Spokane Author Sherry Jones Publishes Novel About Josephine Baker
Spokane author Sherry Jones has just published a new book that looks at the incredible life of African American performer Josephine Baker.
Jones' latest novel is called "Josephine Baker’s Last Dance." It is an historical novel that looks at the life of the woman who found international fame as a dancer. But the story is much more than just that of Baker’s dancing prowess.
Jones says when she first began writing the book, she anticipated it would be rather frivolous and light- hearted.
“It turned out to be quite different than I expected. But she was so inspiring, I spent four years working on this book. And what kept me going was the inspiration that was Josephine Baker. Because, in spite of all the obstacles in her life, she prevailed. He did all the things she wanted to do in her life, she dared to dream big, and she made things happen for herself,” Jones said.
Among those things, leaving her life in the United States, journeying to France to become the first person of color to become a superstar entertainer, where her dancing was performed almost in the nude.
Baker dabbled in films, and tried to make a name for herself in America, but could not find the success here she had found in Paris.
Later, she found her talents allowed her to enter the world of intrigue, as she became a spy for the Allies during World War Two.
“She would go to partiesa nd meet German generals and get them to divulge their secrets, and then she would write everything down, in invisible ink on her sheet music, or on pieces of paper she would safety pin to her underwear,” Jones said.
Sherry Jones says in the 1950’s Baker again returned to America to perform, but was insistent that any performances she gave be for an integrated audience. That demand was met by one Miami nightclub.

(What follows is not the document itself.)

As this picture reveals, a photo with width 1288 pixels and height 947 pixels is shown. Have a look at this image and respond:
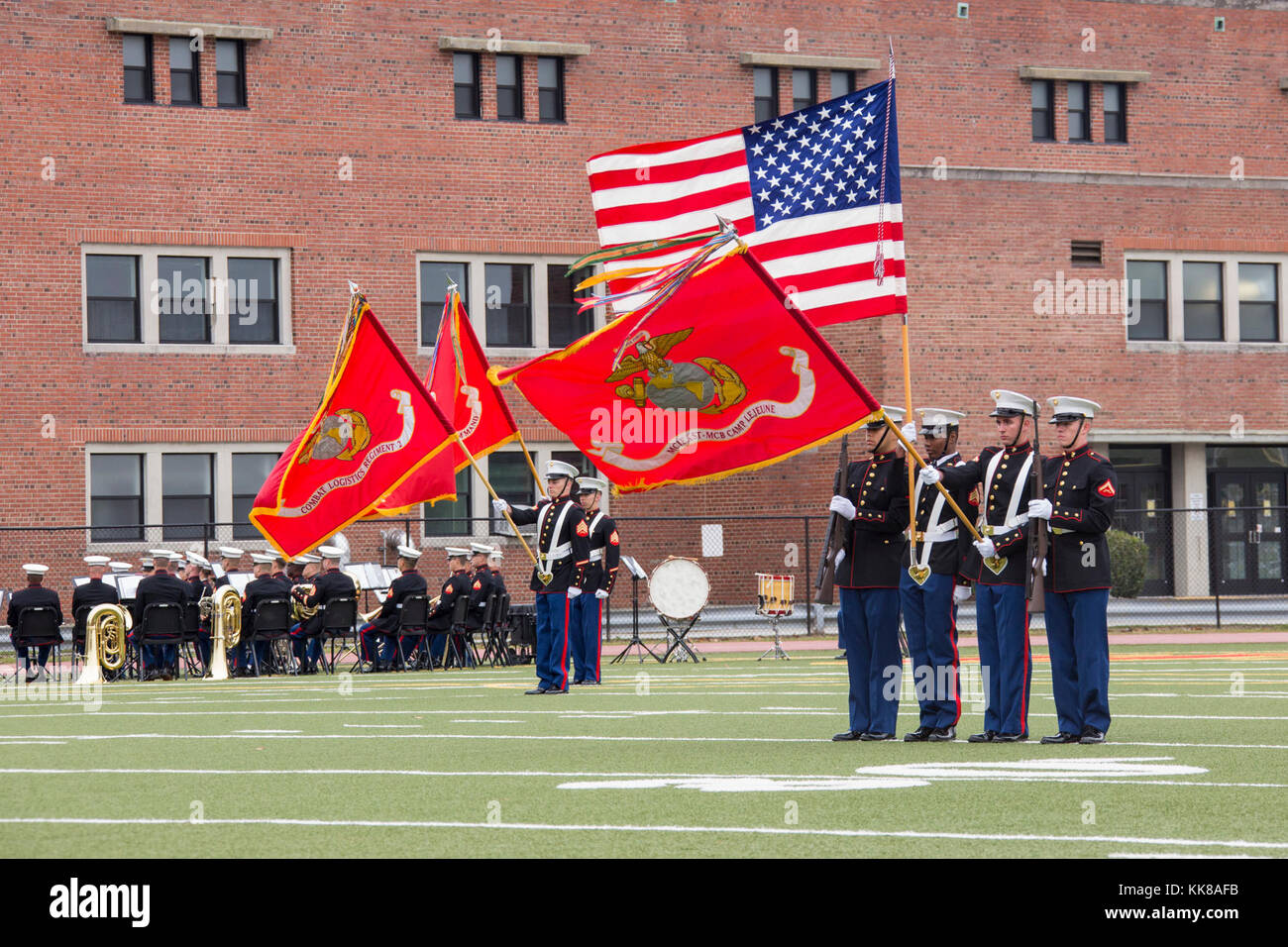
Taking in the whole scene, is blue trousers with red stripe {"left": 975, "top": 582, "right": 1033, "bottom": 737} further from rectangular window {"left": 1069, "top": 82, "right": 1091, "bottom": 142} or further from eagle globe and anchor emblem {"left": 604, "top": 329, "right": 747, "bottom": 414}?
rectangular window {"left": 1069, "top": 82, "right": 1091, "bottom": 142}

“The other nightclubs in Miami saw that they were succeeding and they started integrating, too. And she had publicly proclaimed at a press conference that she would not perform in any theater or restaurants that were segregated. She wouldn’t stay in a city that segregated its hotels, and she stayed true to that and she got a lot of places integrated in 1951,” she said.
Josephine Baker’s support for civil rights hit a high point in 1963, when she shared the stage with Martin Luther King, Jr. at the March on Washington.
Sherry Jones' book, "Josephine Baker’s Last Dance," has been published by Gallery Books, a division of Simon and Schuster.